Requirement:
Leaving out the pictures, transcribe all of the records faithfully.

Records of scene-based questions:
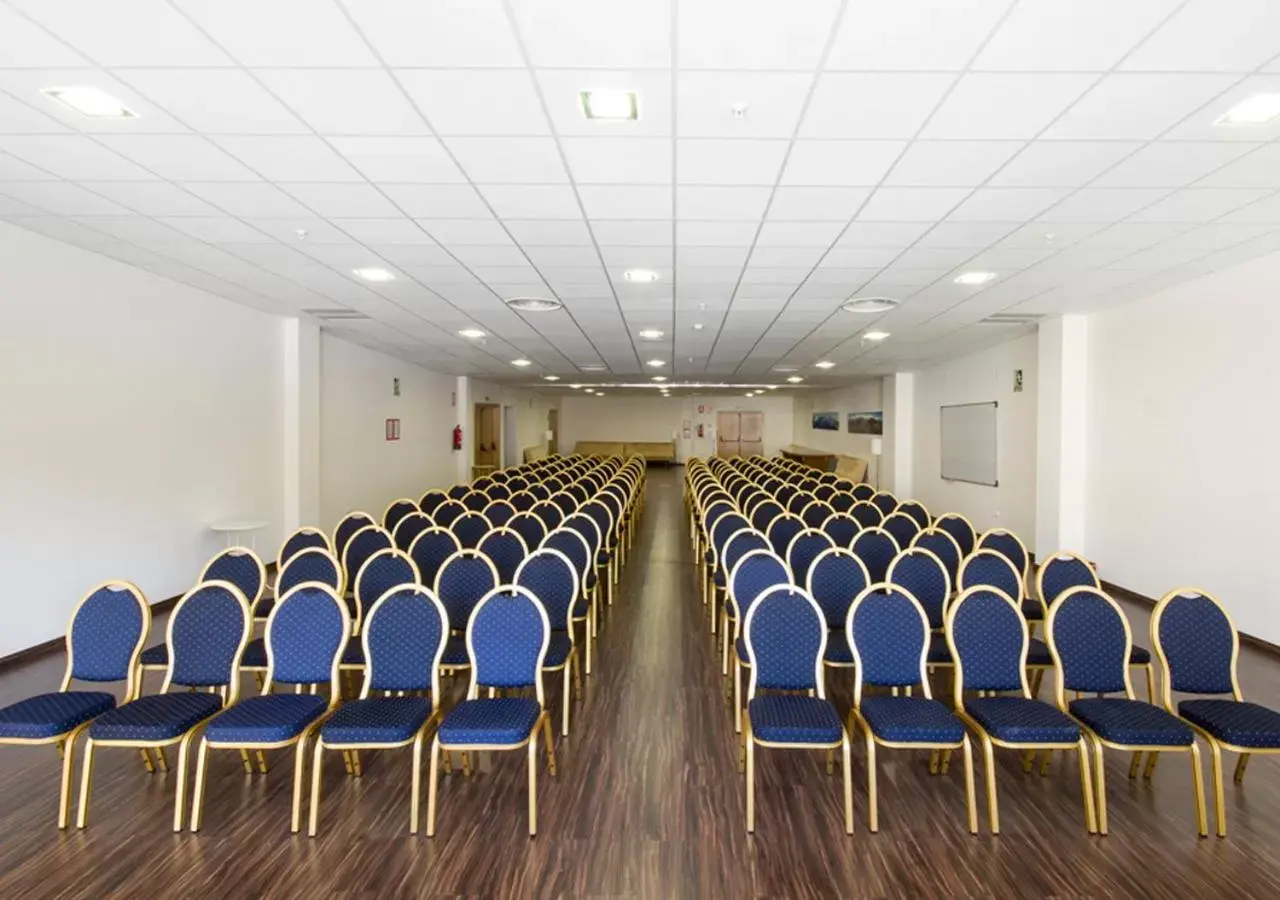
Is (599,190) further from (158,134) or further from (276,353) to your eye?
(276,353)

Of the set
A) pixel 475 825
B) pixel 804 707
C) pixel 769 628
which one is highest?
pixel 769 628

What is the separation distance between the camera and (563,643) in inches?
176

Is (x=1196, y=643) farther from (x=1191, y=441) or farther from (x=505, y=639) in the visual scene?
(x=1191, y=441)

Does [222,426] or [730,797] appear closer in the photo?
[730,797]

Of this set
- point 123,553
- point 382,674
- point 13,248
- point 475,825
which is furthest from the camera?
point 123,553

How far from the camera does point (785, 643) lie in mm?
3787

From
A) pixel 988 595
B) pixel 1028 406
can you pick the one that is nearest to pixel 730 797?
pixel 988 595

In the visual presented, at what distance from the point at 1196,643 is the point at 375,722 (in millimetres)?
4459

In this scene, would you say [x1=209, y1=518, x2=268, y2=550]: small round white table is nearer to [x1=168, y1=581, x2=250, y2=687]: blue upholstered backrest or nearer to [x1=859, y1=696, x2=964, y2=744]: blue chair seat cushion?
[x1=168, y1=581, x2=250, y2=687]: blue upholstered backrest

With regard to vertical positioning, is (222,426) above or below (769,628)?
above

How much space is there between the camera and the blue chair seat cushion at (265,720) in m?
3.21

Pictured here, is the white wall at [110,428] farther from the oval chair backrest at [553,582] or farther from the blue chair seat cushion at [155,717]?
the oval chair backrest at [553,582]

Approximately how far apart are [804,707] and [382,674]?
2.34 meters

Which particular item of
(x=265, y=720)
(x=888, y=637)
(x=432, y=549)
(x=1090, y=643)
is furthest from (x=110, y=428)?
(x=1090, y=643)
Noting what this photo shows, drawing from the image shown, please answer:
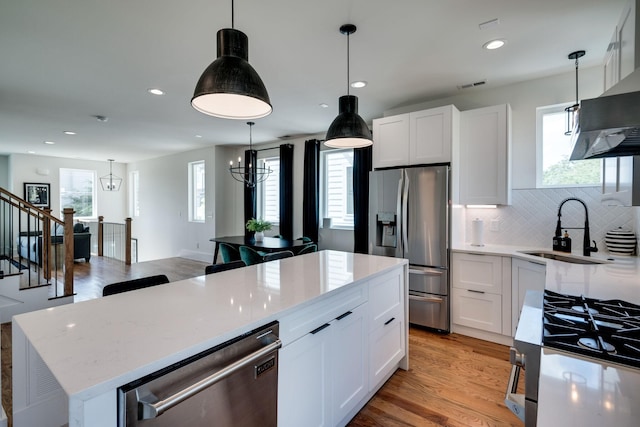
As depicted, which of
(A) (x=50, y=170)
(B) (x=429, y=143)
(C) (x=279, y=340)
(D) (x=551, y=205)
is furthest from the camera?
(A) (x=50, y=170)

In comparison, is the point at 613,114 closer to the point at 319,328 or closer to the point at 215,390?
the point at 319,328

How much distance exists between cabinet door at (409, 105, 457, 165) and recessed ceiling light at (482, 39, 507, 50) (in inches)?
29.2

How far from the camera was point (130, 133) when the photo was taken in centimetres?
562

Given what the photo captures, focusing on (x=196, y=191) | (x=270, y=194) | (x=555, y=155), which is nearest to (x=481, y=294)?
(x=555, y=155)

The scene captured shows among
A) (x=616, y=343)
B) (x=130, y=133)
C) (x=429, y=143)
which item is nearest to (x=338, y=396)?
(x=616, y=343)

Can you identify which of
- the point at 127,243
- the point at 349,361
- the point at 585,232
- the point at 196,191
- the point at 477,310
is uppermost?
the point at 196,191

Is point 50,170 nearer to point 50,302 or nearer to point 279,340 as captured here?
point 50,302

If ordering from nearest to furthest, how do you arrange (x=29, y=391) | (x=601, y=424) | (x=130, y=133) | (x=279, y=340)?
1. (x=601, y=424)
2. (x=279, y=340)
3. (x=29, y=391)
4. (x=130, y=133)

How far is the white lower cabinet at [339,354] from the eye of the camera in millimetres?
1376

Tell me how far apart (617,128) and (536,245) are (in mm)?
2591

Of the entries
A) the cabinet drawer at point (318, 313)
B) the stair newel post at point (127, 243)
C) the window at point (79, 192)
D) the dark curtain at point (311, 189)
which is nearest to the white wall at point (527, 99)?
the dark curtain at point (311, 189)

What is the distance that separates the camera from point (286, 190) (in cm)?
586

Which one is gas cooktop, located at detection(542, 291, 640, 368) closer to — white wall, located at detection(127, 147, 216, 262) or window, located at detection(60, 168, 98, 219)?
white wall, located at detection(127, 147, 216, 262)

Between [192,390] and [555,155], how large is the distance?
3923 mm
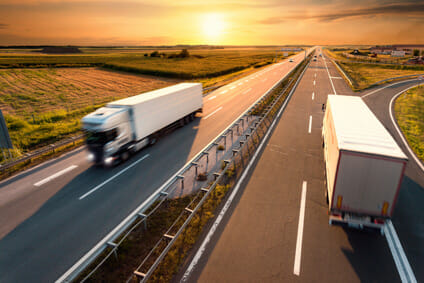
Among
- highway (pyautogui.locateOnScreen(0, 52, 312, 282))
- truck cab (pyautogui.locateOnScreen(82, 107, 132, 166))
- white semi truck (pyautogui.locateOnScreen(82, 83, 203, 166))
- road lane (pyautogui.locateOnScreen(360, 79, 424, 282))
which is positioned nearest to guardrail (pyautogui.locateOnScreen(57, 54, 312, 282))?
highway (pyautogui.locateOnScreen(0, 52, 312, 282))

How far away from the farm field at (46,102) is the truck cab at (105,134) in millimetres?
6114

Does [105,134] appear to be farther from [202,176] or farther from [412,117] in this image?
[412,117]

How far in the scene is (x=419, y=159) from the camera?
42.5 ft

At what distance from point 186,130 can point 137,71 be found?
152ft

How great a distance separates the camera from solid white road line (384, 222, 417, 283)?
6.31 m

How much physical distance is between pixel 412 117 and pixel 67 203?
2718 cm

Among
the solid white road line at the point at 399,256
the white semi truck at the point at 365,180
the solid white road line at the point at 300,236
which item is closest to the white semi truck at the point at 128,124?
the solid white road line at the point at 300,236

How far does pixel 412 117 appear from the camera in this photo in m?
20.5

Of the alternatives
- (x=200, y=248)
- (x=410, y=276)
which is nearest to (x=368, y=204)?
(x=410, y=276)

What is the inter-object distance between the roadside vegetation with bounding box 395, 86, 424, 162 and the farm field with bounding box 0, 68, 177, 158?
24.6 meters

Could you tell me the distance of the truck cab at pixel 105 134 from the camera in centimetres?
1167

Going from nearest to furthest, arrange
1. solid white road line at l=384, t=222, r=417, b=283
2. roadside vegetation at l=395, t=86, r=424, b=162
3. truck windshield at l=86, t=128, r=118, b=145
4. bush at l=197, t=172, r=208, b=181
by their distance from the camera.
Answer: solid white road line at l=384, t=222, r=417, b=283 → bush at l=197, t=172, r=208, b=181 → truck windshield at l=86, t=128, r=118, b=145 → roadside vegetation at l=395, t=86, r=424, b=162

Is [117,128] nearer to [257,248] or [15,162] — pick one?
[15,162]

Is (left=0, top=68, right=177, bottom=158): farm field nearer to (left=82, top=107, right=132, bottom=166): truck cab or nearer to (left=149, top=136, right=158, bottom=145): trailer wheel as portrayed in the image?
(left=82, top=107, right=132, bottom=166): truck cab
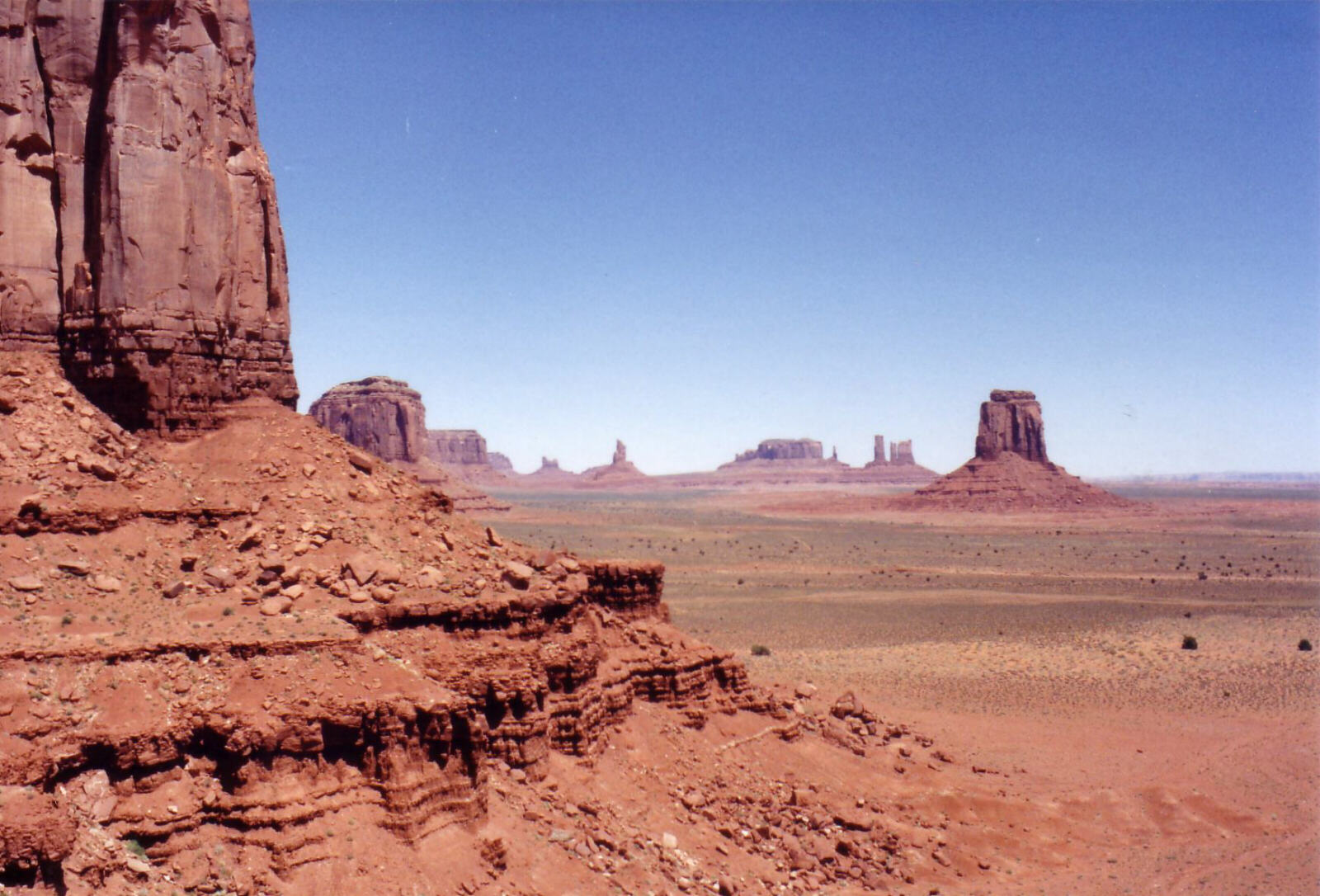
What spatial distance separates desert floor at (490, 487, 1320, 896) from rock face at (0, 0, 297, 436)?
61.2 feet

Exercise output:
Is (599,190) further from (158,134) or further from (276,353) to your eye?
(276,353)

Of the set
A) pixel 475 825
B) pixel 804 707
C) pixel 769 628
which one is highest?
pixel 769 628

What is the separation distance between the camera and (563,643) in inches?
176

Is (x=1196, y=643) farther from (x=1191, y=441) or farther from (x=505, y=639) in the visual scene?
(x=1191, y=441)

Does [222,426] or [730,797] appear closer in the photo?
[730,797]

Of this set
- point 123,553
- point 382,674
- point 13,248
- point 475,825
which is furthest from the camera?
point 123,553

How far from the camera does point (785, 643) lie in mm?
3787

From
A) pixel 988 595
B) pixel 1028 406
can you pick the one that is nearest to pixel 730 797?
pixel 988 595

In the visual presented, at what distance from the point at 1196,643 is the point at 375,722 (in millimetres)?
4459

In this scene, would you say [x1=209, y1=518, x2=268, y2=550]: small round white table is nearer to [x1=168, y1=581, x2=250, y2=687]: blue upholstered backrest or nearer to [x1=859, y1=696, x2=964, y2=744]: blue chair seat cushion?
[x1=168, y1=581, x2=250, y2=687]: blue upholstered backrest

With regard to vertical positioning, is (222,426) above or below (769,628)?
above

How much space is there between the camera and the blue chair seat cushion at (265,720) in m?
3.21

Pictured here, is the white wall at [110,428] farther from the oval chair backrest at [553,582] or farther from the blue chair seat cushion at [155,717]?
the oval chair backrest at [553,582]

Approximately how far apart are [804,707] and [382,674]?
2.34 meters

Which particular item of
(x=265, y=720)
(x=888, y=637)
(x=432, y=549)
(x=1090, y=643)
is furthest from (x=110, y=428)?
(x=1090, y=643)
Noting what this photo shows, drawing from the image shown, please answer:
As depicted, which of
(A) (x=50, y=170)
(B) (x=429, y=143)
(C) (x=279, y=340)
(D) (x=551, y=205)
is furthest from the camera?
(A) (x=50, y=170)

In comparison, is the point at 613,114 closer to the point at 319,328 or closer to the point at 215,390?
the point at 319,328

How much distance exists between cabinet door at (409, 105, 457, 165) and recessed ceiling light at (482, 39, 507, 50) (in inches)?
29.2

How far from the camera was point (130, 133) when the photo was taken in centimetres?
562

Given what the photo captures, focusing on (x=196, y=191) | (x=270, y=194) | (x=555, y=155), which is nearest to (x=481, y=294)?
(x=555, y=155)

The scene captured shows among
A) (x=616, y=343)
B) (x=130, y=133)
C) (x=429, y=143)
which item is nearest to (x=338, y=396)?
(x=616, y=343)

Can you identify which of
- the point at 127,243
- the point at 349,361
- the point at 585,232
- the point at 196,191
- the point at 477,310
is uppermost?
the point at 196,191

Is point 50,170 nearer to point 50,302 or nearer to point 279,340 as captured here?
point 50,302

If ordering from nearest to furthest, how do you arrange (x=29, y=391) | (x=601, y=424) | (x=130, y=133) | (x=279, y=340)?
1. (x=601, y=424)
2. (x=279, y=340)
3. (x=29, y=391)
4. (x=130, y=133)

How far is the white lower cabinet at [339,354] from the eye of the camera in millimetres?
1376

Tell me how far apart (617,128) and (536,245) are (in mm)?
2591

Of the entries
A) the cabinet drawer at point (318, 313)
B) the stair newel post at point (127, 243)
C) the window at point (79, 192)
D) the dark curtain at point (311, 189)
which is nearest to the white wall at point (527, 99)?
the dark curtain at point (311, 189)

What is the distance that separates the camera from point (286, 190) (in cm)?
586

Which one is gas cooktop, located at detection(542, 291, 640, 368) closer to — white wall, located at detection(127, 147, 216, 262) or window, located at detection(60, 168, 98, 219)?
white wall, located at detection(127, 147, 216, 262)

Between [192,390] and [555,155], how large is the distance?
3923 mm
Among
- highway (pyautogui.locateOnScreen(0, 52, 312, 282))
- truck cab (pyautogui.locateOnScreen(82, 107, 132, 166))
- white semi truck (pyautogui.locateOnScreen(82, 83, 203, 166))
- road lane (pyautogui.locateOnScreen(360, 79, 424, 282))
which is positioned nearest to guardrail (pyautogui.locateOnScreen(57, 54, 312, 282))?
highway (pyautogui.locateOnScreen(0, 52, 312, 282))

How far away from the farm field at (46,102) is the truck cab at (105,134) in millimetres?
6114

Does [105,134] appear to be farther from [202,176] or farther from [412,117] in this image?
[412,117]

How far in the scene is (x=419, y=159) from the camera?
42.5 ft

At what distance from point 186,130 can point 137,71 be found?
152ft

How great a distance separates the camera from solid white road line (384, 222, 417, 283)?
6.31 m

How much physical distance is between pixel 412 117 and pixel 67 203?
2718 cm

Among
the solid white road line at the point at 399,256
the white semi truck at the point at 365,180
the solid white road line at the point at 300,236
which item is closest to the white semi truck at the point at 128,124?
the solid white road line at the point at 300,236

How far does pixel 412 117 appear from the camera in this photo in m?
20.5

Of the alternatives
- (x=200, y=248)
- (x=410, y=276)
which is nearest to (x=368, y=204)?
(x=410, y=276)

What is the inter-object distance between the roadside vegetation with bounding box 395, 86, 424, 162 and the farm field with bounding box 0, 68, 177, 158?
24.6 meters

Could you tell me the distance of the truck cab at pixel 105 134 from the camera in centimetres?
1167

Going from nearest to furthest, arrange
1. solid white road line at l=384, t=222, r=417, b=283
2. roadside vegetation at l=395, t=86, r=424, b=162
3. truck windshield at l=86, t=128, r=118, b=145
4. bush at l=197, t=172, r=208, b=181
by their distance from the camera.
Answer: solid white road line at l=384, t=222, r=417, b=283 → bush at l=197, t=172, r=208, b=181 → truck windshield at l=86, t=128, r=118, b=145 → roadside vegetation at l=395, t=86, r=424, b=162

Is [117,128] nearer to [257,248] or [15,162] — pick one?
[15,162]

Is (left=0, top=68, right=177, bottom=158): farm field nearer to (left=82, top=107, right=132, bottom=166): truck cab or nearer to (left=149, top=136, right=158, bottom=145): trailer wheel as portrayed in the image?
(left=82, top=107, right=132, bottom=166): truck cab
What spatial distance separates desert floor at (490, 487, 1320, 896) from rock face at (0, 0, 297, 436)?
61.2 feet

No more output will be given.